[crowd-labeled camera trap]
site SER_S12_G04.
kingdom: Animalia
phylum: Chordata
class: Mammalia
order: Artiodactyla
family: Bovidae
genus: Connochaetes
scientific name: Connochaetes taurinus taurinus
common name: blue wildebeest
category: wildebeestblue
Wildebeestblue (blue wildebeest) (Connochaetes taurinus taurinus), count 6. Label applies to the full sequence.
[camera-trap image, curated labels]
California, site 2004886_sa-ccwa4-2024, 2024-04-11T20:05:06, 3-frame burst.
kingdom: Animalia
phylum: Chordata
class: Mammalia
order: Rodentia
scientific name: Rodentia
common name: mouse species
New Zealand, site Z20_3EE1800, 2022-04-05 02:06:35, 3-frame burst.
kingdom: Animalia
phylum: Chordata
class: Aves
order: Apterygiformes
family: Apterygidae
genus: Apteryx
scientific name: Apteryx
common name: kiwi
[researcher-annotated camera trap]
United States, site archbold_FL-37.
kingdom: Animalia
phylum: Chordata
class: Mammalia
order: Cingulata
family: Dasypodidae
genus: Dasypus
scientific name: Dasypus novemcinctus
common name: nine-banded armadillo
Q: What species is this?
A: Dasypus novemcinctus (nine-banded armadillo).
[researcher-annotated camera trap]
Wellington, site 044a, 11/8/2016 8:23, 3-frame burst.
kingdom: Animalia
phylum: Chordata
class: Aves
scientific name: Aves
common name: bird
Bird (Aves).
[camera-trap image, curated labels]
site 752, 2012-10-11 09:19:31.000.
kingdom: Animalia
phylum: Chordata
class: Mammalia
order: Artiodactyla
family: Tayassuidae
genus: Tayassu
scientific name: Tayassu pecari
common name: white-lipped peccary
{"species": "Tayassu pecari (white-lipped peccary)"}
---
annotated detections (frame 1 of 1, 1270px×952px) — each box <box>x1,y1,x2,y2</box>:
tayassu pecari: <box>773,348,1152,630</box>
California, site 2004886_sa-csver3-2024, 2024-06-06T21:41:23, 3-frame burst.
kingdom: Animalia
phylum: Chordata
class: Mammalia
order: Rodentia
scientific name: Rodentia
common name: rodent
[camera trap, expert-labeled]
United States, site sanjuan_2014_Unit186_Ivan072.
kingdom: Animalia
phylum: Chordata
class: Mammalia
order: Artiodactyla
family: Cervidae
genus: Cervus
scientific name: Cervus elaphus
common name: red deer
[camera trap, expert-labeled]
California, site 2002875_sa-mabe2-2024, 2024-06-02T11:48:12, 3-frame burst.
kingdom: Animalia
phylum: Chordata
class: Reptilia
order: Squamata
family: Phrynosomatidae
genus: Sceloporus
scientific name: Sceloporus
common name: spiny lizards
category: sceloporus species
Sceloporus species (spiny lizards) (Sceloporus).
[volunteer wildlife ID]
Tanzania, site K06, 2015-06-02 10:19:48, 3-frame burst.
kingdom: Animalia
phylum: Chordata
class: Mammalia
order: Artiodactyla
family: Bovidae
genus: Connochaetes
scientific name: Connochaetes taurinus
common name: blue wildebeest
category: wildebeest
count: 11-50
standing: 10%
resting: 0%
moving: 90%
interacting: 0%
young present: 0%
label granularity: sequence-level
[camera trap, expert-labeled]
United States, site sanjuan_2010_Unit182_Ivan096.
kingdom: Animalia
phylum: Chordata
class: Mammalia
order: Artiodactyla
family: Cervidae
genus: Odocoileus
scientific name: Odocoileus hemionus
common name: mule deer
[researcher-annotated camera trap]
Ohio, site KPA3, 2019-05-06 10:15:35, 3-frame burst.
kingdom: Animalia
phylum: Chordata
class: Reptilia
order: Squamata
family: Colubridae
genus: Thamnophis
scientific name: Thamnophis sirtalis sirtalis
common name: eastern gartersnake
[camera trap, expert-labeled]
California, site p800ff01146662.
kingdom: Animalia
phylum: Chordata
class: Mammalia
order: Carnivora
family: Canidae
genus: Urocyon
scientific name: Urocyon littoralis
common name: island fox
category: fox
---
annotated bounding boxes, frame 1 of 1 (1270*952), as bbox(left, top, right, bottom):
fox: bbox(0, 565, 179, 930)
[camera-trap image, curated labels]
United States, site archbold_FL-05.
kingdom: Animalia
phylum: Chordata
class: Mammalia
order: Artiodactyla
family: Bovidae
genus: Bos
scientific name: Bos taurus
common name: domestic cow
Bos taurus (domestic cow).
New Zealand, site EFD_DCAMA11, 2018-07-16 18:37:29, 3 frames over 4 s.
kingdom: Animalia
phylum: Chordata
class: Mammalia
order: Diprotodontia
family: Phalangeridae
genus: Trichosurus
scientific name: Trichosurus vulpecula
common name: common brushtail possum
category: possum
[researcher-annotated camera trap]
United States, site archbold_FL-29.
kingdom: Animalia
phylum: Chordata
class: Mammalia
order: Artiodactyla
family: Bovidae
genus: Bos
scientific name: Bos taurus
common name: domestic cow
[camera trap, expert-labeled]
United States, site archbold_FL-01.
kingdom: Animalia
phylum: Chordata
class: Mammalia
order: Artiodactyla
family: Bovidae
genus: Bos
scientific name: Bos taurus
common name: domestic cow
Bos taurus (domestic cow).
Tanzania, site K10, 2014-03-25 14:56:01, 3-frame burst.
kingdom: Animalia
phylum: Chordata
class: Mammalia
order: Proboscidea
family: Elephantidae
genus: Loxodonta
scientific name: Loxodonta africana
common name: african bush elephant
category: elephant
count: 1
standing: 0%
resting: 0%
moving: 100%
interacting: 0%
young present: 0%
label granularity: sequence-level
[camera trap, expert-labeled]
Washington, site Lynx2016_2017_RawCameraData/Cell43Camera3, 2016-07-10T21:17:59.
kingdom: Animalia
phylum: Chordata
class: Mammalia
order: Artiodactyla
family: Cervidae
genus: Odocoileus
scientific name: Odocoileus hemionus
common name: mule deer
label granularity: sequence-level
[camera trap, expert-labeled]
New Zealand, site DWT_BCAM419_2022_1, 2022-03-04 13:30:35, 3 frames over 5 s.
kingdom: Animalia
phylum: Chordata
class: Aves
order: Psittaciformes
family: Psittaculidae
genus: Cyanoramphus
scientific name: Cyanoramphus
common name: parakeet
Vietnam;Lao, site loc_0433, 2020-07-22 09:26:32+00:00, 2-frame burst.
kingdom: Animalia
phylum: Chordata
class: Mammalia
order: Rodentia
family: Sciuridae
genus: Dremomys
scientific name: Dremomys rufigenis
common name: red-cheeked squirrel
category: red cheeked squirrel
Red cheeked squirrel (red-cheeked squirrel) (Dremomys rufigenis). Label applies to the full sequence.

=====

→ **Problem requirements**
Please reproduce the data as it was given, with every line exact.

→ **Worked solution**
[crowd-labeled camera trap]
site SER_S12_G04.
kingdom: Animalia
phylum: Chordata
class: Mammalia
order: Artiodactyla
family: Bovidae
genus: Connochaetes
scientific name: Connochaetes taurinus taurinus
common name: blue wildebeest
category: wildebeestblue
Wildebeestblue (blue wildebeest) (Connochaetes taurinus taurinus), count 6. Label applies to the full sequence.
[camera-trap image, curated labels]
California, site 2004886_sa-ccwa4-2024, 2024-04-11T20:05:06, 3-frame burst.
kingdom: Animalia
phylum: Chordata
class: Mammalia
order: Rodentia
scientific name: Rodentia
common name: mouse species
New Zealand, site Z20_3EE1800, 2022-04-05 02:06:35, 3-frame burst.
kingdom: Animalia
phylum: Chordata
class: Aves
order: Apterygiformes
family: Apterygidae
genus: Apteryx
scientific name: Apteryx
common name: kiwi
[researcher-annotated camera trap]
United States, site archbold_FL-37.
kingdom: Animalia
phylum: Chordata
class: Mammalia
order: Cingulata
family: Dasypodidae
genus: Dasypus
scientific name: Dasypus novemcinctus
common name: nine-banded armadillo
Q: What species is this?
A: Dasypus novemcinctus (nine-banded armadillo).
[researcher-annotated camera trap]
Wellington, site 044a, 11/8/2016 8:23, 3-frame burst.
kingdom: Animalia
phylum: Chordata
class: Aves
scientific name: Aves
common name: bird
Bird (Aves).
[camera-trap image, curated labels]
site 752, 2012-10-11 09:19:31.000.
kingdom: Animalia
phylum: Chordata
class: Mammalia
order: Artiodactyla
family: Tayassuidae
genus: Tayassu
scientific name: Tayassu pecari
common name: white-lipped peccary
{"species": "Tayassu pecari (white-lipped peccary)"}
---
annotated detections (frame 1 of 1, 1270px×952px) — each box <box>x1,y1,x2,y2</box>:
tayassu pecari: <box>773,348,1152,630</box>
California, site 2004886_sa-csver3-2024, 2024-06-06T21:41:23, 3-frame burst.
kingdom: Animalia
phylum: Chordata
class: Mammalia
order: Rodentia
scientific name: Rodentia
common name: rodent
[camera trap, expert-labeled]
United States, site sanjuan_2014_Unit186_Ivan072.
kingdom: Animalia
phylum: Chordata
class: Mammalia
order: Artiodactyla
family: Cervidae
genus: Cervus
scientific name: Cervus elaphus
common name: red deer
[camera trap, expert-labeled]
California, site 2002875_sa-mabe2-2024, 2024-06-02T11:48:12, 3-frame burst.
kingdom: Animalia
phylum: Chordata
class: Reptilia
order: Squamata
family: Phrynosomatidae
genus: Sceloporus
scientific name: Sceloporus
common name: spiny lizards
category: sceloporus species
Sceloporus species (spiny lizards) (Sceloporus).
[volunteer wildlife ID]
Tanzania, site K06, 2015-06-02 10:19:48, 3-frame burst.
kingdom: Animalia
phylum: Chordata
class: Mammalia
order: Artiodactyla
family: Bovidae
genus: Connochaetes
scientific name: Connochaetes taurinus
common name: blue wildebeest
category: wildebeest
count: 11-50
standing: 10%
resting: 0%
moving: 90%
interacting: 0%
young present: 0%
label granularity: sequence-level
[camera trap, expert-labeled]
United States, site sanjuan_2010_Unit182_Ivan096.
kingdom: Animalia
phylum: Chordata
class: Mammalia
order: Artiodactyla
family: Cervidae
genus: Odocoileus
scientific name: Odocoileus hemionus
common name: mule deer
[researcher-annotated camera trap]
Ohio, site KPA3, 2019-05-06 10:15:35, 3-frame burst.
kingdom: Animalia
phylum: Chordata
class: Reptilia
order: Squamata
family: Colubridae
genus: Thamnophis
scientific name: Thamnophis sirtalis sirtalis
common name: eastern gartersnake
[camera trap, expert-labeled]
California, site p800ff01146662.
kingdom: Animalia
phylum: Chordata
class: Mammalia
order: Carnivora
family: Canidae
genus: Urocyon
scientific name: Urocyon littoralis
common name: island fox
category: fox
---
annotated bounding boxes, frame 1 of 1 (1270*952), as bbox(left, top, right, bottom):
fox: bbox(0, 565, 179, 930)
[camera-trap image, curated labels]
United States, site archbold_FL-05.
kingdom: Animalia
phylum: Chordata
class: Mammalia
order: Artiodactyla
family: Bovidae
genus: Bos
scientific name: Bos taurus
common name: domestic cow
Bos taurus (domestic cow).
New Zealand, site EFD_DCAMA11, 2018-07-16 18:37:29, 3 frames over 4 s.
kingdom: Animalia
phylum: Chordata
class: Mammalia
order: Diprotodontia
family: Phalangeridae
genus: Trichosurus
scientific name: Trichosurus vulpecula
common name: common brushtail possum
category: possum
[researcher-annotated camera trap]
United States, site archbold_FL-29.
kingdom: Animalia
phylum: Chordata
class: Mammalia
order: Artiodactyla
family: Bovidae
genus: Bos
scientific name: Bos taurus
common name: domestic cow
[camera trap, expert-labeled]
United States, site archbold_FL-01.
kingdom: Animalia
phylum: Chordata
class: Mammalia
order: Artiodactyla
family: Bovidae
genus: Bos
scientific name: Bos taurus
common name: domestic cow
Bos taurus (domestic cow).
Tanzania, site K10, 2014-03-25 14:56:01, 3-frame burst.
kingdom: Animalia
phylum: Chordata
class: Mammalia
order: Proboscidea
family: Elephantidae
genus: Loxodonta
scientific name: Loxodonta africana
common name: african bush elephant
category: elephant
count: 1
standing: 0%
resting: 0%
moving: 100%
interacting: 0%
young present: 0%
label granularity: sequence-level
[camera trap, expert-labeled]
Washington, site Lynx2016_2017_RawCameraData/Cell43Camera3, 2016-07-10T21:17:59.
kingdom: Animalia
phylum: Chordata
class: Mammalia
order: Artiodactyla
family: Cervidae
genus: Odocoileus
scientific name: Odocoileus hemionus
common name: mule deer
label granularity: sequence-level
[camera trap, expert-labeled]
New Zealand, site DWT_BCAM419_2022_1, 2022-03-04 13:30:35, 3 frames over 5 s.
kingdom: Animalia
phylum: Chordata
class: Aves
order: Psittaciformes
family: Psittaculidae
genus: Cyanoramphus
scientific name: Cyanoramphus
common name: parakeet
Vietnam;Lao, site loc_0433, 2020-07-22 09:26:32+00:00, 2-frame burst.
kingdom: Animalia
phylum: Chordata
class: Mammalia
order: Rodentia
family: Sciuridae
genus: Dremomys
scientific name: Dremomys rufigenis
common name: red-cheeked squirrel
category: red cheeked squirrel
Red cheeked squirrel (red-cheeked squirrel) (Dremomys rufigenis). Label applies to the full sequence.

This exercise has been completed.